(GIVEN INFORMATION begins)
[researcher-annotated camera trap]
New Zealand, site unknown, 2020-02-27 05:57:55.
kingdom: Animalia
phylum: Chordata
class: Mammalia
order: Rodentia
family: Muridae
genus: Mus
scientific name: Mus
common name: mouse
(GIVEN INFORMATION ends)
**REQUIRED ACTION:** Your answer must be the complete data, repeated word for word.

**WRITTEN REPLY:**
[researcher-annotated camera trap]
New Zealand, site unknown, 2020-02-27 05:57:55.
kingdom: Animalia
phylum: Chordata
class: Mammalia
order: Rodentia
family: Muridae
genus: Mus
scientific name: Mus
common name: mouse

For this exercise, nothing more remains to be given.